¿Y las propuestas?
***Especial Elecciones Europeas en el Mundo de Wayne***
Vale, voy a aceptar de partida que en toda campaña electoral hay una buena dosis de estrategia comunicativa consistente en “meterse con el contrario”. Partiendo de esa base, podríamos entrar a valorar si el hueco no demasiado grande que queda para las propuestas tiene algo de ético en tanto en cuanto a la veracidad y posibilidad de las propuestas que se formulan.
Dicho esto, mi joven memoria no recuerda una campaña electoral tan vacía de contenidos como la de estas Elecciones Europeas. Supongo que ayudará el desconocimiento de los propios candidatos sobre la materia o, al menos, así se han empeñado en demostrarlo, pero que los dos principales partidos de este país hayan celebrado una campaña en la que los temas más comentados han sido los “patrios” dice muy poco de su capacidad de transimitir las cuestiones importante de la Unión Europea.
La mejor prueba de ello son las campañas publicitarias tanto en radio como en televisión, tanto del PSOE como del PP, cuyos mensajes han sido “el otro es muy malo” o “el otro es peor”, que dicho sea de paso no sé que es peor…Por supuesto, de construir un futuro, de diálogo, de buscar un bien común y todo eso nos olvidamos. NADA en positivo.

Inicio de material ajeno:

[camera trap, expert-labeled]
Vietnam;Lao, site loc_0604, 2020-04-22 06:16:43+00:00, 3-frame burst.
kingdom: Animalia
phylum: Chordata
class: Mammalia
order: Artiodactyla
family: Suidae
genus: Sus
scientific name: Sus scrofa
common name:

La falta de ética, la falta de propuestas, la falta de responsabilidad me parece que haya llegado a cotas en los que los ciudadanos deberíamos expresar de alguna forma una petición de exigencia a la política. Personalmente siempre he considerado que la figura política no tiene que tener un desempeño nada sencillo, incluso puedo llegar a entender los errores en las propuestas, pero no puedo llegar a entender la falta de propuestas, lo considero una relajación inaceptable.
En un ejercicio altamente peligroso para la salud mental he intentado seguir la campaña electoral y ¿sabéis lo que os digo? Que no he oído ningún discurso ni declaración que me explicase porque votar para estas elecciones, menos mal que está Mordecai para explicárnoslo…algo está cambiando.